PROBLEM -
Exactly and only the lines from the one containing "From what this" through the close of the entries below are to be set down.

(Scene-based reasoning records)

== == ==

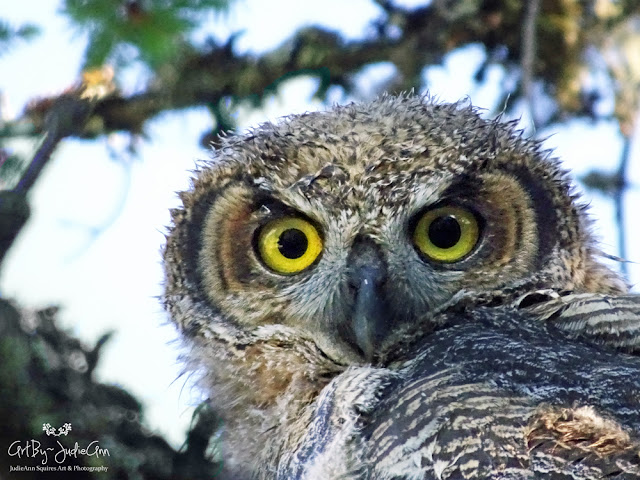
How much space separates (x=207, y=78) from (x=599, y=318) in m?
2.10

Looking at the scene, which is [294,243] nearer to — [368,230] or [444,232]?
[368,230]

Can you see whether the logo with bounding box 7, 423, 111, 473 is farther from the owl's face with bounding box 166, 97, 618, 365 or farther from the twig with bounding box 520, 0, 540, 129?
the twig with bounding box 520, 0, 540, 129

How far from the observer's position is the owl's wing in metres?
1.78

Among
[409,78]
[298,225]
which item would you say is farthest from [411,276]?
[409,78]

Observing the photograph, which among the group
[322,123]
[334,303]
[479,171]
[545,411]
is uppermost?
[322,123]

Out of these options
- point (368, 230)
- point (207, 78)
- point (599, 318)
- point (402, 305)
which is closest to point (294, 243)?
point (368, 230)

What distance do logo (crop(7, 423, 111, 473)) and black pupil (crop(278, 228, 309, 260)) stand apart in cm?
78

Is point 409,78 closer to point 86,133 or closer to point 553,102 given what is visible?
point 553,102

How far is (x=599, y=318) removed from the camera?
181 cm

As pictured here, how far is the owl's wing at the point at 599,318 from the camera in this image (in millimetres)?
1779

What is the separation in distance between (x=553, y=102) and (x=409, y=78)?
2.76 ft

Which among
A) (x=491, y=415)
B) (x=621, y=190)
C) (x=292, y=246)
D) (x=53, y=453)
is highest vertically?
(x=621, y=190)

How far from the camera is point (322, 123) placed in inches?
92.6

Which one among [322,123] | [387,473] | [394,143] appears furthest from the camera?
[322,123]
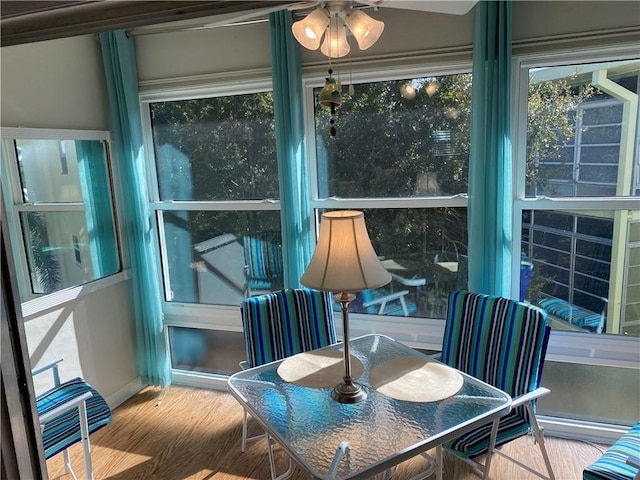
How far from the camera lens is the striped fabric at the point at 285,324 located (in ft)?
7.88

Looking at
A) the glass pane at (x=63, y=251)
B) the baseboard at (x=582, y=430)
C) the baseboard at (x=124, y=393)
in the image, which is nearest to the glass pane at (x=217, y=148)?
the glass pane at (x=63, y=251)

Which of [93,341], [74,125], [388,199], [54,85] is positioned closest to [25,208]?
[74,125]

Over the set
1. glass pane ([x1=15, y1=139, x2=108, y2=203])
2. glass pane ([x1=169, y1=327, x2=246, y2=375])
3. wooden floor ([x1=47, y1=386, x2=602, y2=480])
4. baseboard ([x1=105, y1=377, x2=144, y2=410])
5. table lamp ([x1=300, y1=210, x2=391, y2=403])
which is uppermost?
glass pane ([x1=15, y1=139, x2=108, y2=203])

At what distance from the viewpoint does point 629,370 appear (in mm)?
2475

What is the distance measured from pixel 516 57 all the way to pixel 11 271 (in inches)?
94.0

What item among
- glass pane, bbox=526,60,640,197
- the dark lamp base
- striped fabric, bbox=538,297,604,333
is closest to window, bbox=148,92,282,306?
the dark lamp base

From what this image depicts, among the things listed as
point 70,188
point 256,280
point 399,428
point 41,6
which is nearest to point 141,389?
point 256,280

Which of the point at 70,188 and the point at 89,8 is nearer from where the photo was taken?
the point at 89,8

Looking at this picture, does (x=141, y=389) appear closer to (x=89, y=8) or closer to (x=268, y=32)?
(x=268, y=32)

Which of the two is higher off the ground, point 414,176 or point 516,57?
point 516,57

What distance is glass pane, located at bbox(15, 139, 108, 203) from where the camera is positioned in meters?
2.49

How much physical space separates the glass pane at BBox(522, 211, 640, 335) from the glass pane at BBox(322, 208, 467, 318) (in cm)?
39

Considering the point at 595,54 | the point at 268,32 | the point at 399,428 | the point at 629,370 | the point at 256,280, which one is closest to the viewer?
the point at 399,428

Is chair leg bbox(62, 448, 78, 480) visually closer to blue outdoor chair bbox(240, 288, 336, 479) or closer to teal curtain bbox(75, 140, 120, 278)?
blue outdoor chair bbox(240, 288, 336, 479)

== == ==

THE RESPONSE -
From what this image depicts, among the things listed as
point 70,188
point 256,280
point 399,428
point 41,6
which is nearest to point 141,389?
point 256,280

Which of the point at 70,188 and the point at 89,8 is nearer from where the photo was taken?
the point at 89,8

Looking at this picture, does (x=141, y=389) appear closer to (x=89, y=8) or closer to (x=268, y=32)?
(x=268, y=32)

Which of the two is higher off the ground, point 414,176 or point 516,57?
point 516,57

What distance is glass pane, located at bbox(15, 139, 108, 203) from where the camera is positioned in meters?
2.49

How much physical space separates the glass pane at BBox(522, 211, 640, 335) from the glass pane at BBox(322, 208, 467, 318) (in cm)?
39

Considering the point at 595,54 | the point at 268,32 | the point at 399,428 | the point at 629,370 | the point at 256,280, which one is closest to the viewer?
the point at 399,428

Is chair leg bbox(62, 448, 78, 480) visually closer to blue outdoor chair bbox(240, 288, 336, 479) or closer to teal curtain bbox(75, 140, 120, 278)?
blue outdoor chair bbox(240, 288, 336, 479)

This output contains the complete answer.